> [What you will do]:
[a] In the notes on Some Possible Solutions, why is the collection said to be haunted by a "ghost simile"? Answer in one to three sentences.
[b] Using the notes on Some Possible Solutions, decide whether each statement agrees with the text: (i) the collection came out before the novel The Beautiful Bureaucrat; (ii) the stories give off roaring doom; (iii) a reader grasps the meaning of a piece only at its end and may still doubt it then. Answer yes or no for each, and quote the words of the text that decide it.
[c] Copy out of the notes on Some Possible Solutions the passage from "This collection of" up to and including "and stylistically linked.".

> [Source text]:
..........

Notes on Helen Phillips’s Some Possible Solutions

phillips-some-possibleThere is a strange quiet to the stories in this collection. They wade through an environmentally devastated dystopian future and give off whispered warnings rather than roaring doom. They are uncomfortable, uneasy, but in a way that emulates the fairy tale, chock full of timeless mythic secrets, shrouded in mystery.

This collection of stories follows a fantastic (in all senses of the word) novel The Beautiful Bureaucrat and it feels very thematically and stylistically linked.

The genius of Phillips is the way she constructs a premise and sees it through. You never really seize the meaning until the end of the piece and even then you will doubt whatever it is you think you have understood. We never really distinguish what is metaphor and what is plot. (All are both, but let’s leave it at that…) To each strange circumstance there is in the background a kind of hanging “It’s as if…” that we hope we will see realized when we reach the end of the story. No, it’s not a story about bearing and raising extraterrestrial children, the story is about a woman who feels “as if” she has born alien children. It is not a story about young girls disappearing into thin air but only about a world that feels “as if” young girls are disappearing into thin air. The whole collection is haunted by this ghost simile, moaning like or as…

In this way, the stories are both powerful thought experiments and emotional experiences.

..........

> [Exercise data]:
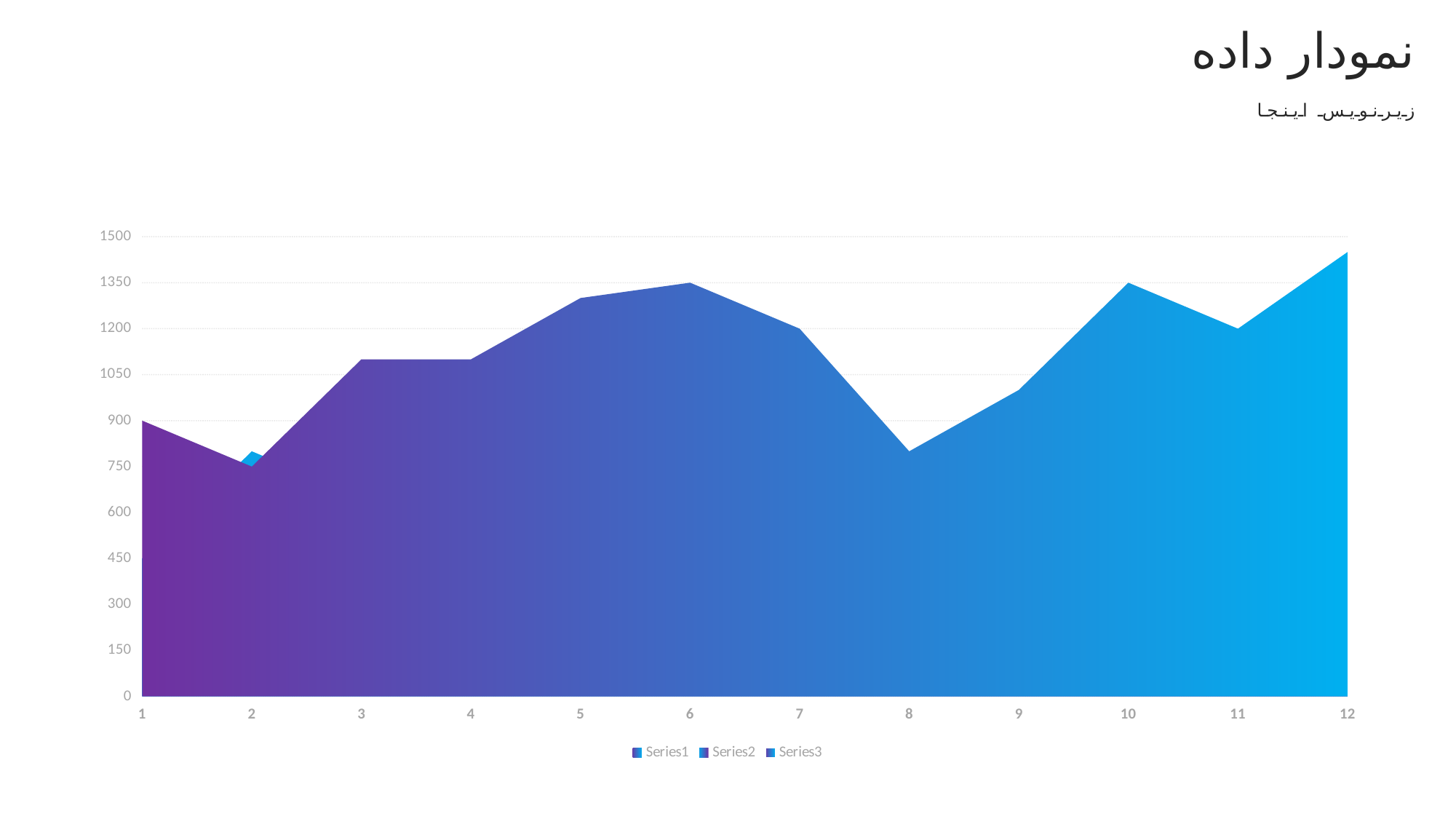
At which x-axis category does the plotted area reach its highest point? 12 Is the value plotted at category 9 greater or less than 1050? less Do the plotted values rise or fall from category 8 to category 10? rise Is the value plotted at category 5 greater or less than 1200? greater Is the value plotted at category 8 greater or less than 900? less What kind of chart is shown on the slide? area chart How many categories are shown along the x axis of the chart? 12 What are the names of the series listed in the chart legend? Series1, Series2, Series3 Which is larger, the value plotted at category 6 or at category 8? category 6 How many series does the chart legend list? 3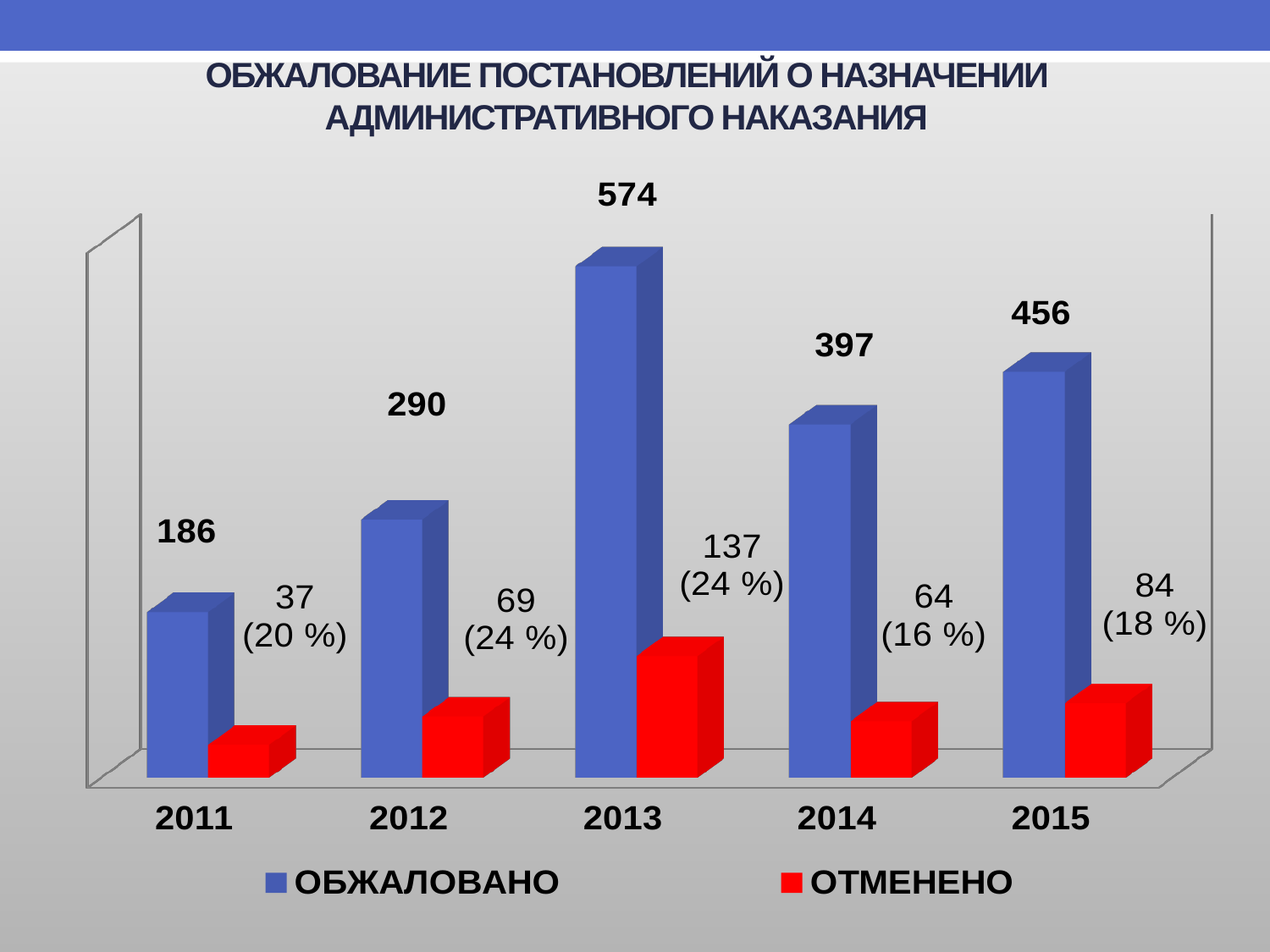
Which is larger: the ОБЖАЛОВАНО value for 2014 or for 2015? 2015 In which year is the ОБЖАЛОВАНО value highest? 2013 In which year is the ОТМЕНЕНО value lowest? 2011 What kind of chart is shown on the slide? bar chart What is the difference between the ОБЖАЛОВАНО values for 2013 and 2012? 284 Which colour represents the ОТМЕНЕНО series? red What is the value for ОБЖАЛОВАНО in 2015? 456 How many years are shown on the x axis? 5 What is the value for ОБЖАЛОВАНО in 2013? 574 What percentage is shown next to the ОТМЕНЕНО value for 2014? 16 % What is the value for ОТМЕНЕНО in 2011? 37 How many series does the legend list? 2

..........

> [Responses for each task]:
[a] Behind each strange circumstance in the stories hangs an unspoken "It's as if…", so a premise is never meant literally. The story that seems to be about bearing alien children is about a woman who feels as if she has born alien children. The one about girls vanishing into thin air is about a world that feels as if they are vanishing.

[b]
(i) No: "This collection of stories follows a fantastic (in all senses of the word) novel The Beautiful Bureaucrat"
(ii) No: "give off whispered warnings rather than roaring doom"
(iii) Yes: "You never really seize the meaning until the end of the piece and even then you will doubt whatever it is you think you have understood."

[c]
This collection of stories follows a fantastic (in all senses of the word) novel The Beautiful Bureaucrat and it feels very thematically and stylistically linked.